チョコムースを作るからアルにも渡そうかな、って母さんが言い出したのが発端。
どうせなら冷たいのを美味しい紅茶と。
それならお昼ご飯をご馳走して、ムースをデザートにしよう。
という感じで、いつの間にか“バレンタイン会食”の開催が決定していた。
勝手に決定しちゃったから断られないか心配だったけど、アルはとても楽しみですって言いながら例のずるい笑顔を見せてくれた。

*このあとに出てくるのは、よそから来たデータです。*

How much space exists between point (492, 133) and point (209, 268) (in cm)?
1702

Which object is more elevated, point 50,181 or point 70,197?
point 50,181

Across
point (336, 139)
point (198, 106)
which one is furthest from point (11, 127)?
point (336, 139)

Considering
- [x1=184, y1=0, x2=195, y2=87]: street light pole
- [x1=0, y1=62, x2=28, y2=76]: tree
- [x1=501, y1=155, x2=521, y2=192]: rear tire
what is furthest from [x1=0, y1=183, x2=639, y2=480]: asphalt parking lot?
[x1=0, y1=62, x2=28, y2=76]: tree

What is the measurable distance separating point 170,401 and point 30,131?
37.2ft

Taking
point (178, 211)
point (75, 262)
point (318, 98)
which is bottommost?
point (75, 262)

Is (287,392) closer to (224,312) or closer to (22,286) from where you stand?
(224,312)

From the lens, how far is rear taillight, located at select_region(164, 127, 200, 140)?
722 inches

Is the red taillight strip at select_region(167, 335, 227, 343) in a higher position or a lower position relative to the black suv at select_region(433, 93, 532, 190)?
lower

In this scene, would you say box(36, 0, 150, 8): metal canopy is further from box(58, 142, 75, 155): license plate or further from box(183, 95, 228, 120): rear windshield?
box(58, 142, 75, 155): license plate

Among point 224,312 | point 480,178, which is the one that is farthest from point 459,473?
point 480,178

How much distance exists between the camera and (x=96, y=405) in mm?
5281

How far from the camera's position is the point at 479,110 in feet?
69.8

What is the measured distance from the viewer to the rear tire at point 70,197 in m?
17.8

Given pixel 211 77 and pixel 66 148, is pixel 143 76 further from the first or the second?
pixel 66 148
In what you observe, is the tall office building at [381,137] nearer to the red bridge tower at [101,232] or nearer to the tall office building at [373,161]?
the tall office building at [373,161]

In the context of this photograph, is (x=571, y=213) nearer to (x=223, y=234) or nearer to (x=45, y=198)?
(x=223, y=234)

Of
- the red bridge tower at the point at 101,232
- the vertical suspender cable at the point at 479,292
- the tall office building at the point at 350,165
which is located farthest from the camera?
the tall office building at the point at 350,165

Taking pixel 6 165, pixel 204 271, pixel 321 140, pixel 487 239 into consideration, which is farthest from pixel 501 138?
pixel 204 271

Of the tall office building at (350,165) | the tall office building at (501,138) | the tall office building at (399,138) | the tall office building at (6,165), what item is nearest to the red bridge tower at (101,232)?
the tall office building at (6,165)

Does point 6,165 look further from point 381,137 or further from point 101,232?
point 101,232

ちなみに母さんは牧野さんも呼びたいって言ってたんだけど、琳と牧野さんのバレンタインデートを邪魔したくないから勝手に断っちゃった。
「母さん、手伝わせて」
僕はキッチンで忙しなく料理をする母さんの隣に立った。
一回アルにお弁当を作ってから、たまに手伝うようになったんだ。
最近は包丁にも少しだけ慣れてきた。
またアルにお弁当を作りたいからがんばってるんだけど、ちょっとずつ上手くなっていくのが楽しい。
僕はエビの殻を剥きながら、母さんの手元を観察する。
すると、調味料を巧みな目分量で合わせていた母さんが口を開いた。
「正太郎はアルくんが好きなのね」
「えっ!?」
「あのお菓子も、アルくんにあげるんでしょう?」
い、いきなりどうして!?
バクバクと心臓がうるさく喚き出した。
中途半端に殻が残ったエビが、ポロリとボウルの中に転げ落ちる。
まさかバレてるっ?
母さんはわりとのんびりした性格で、気付くことなんてないはずなのに…。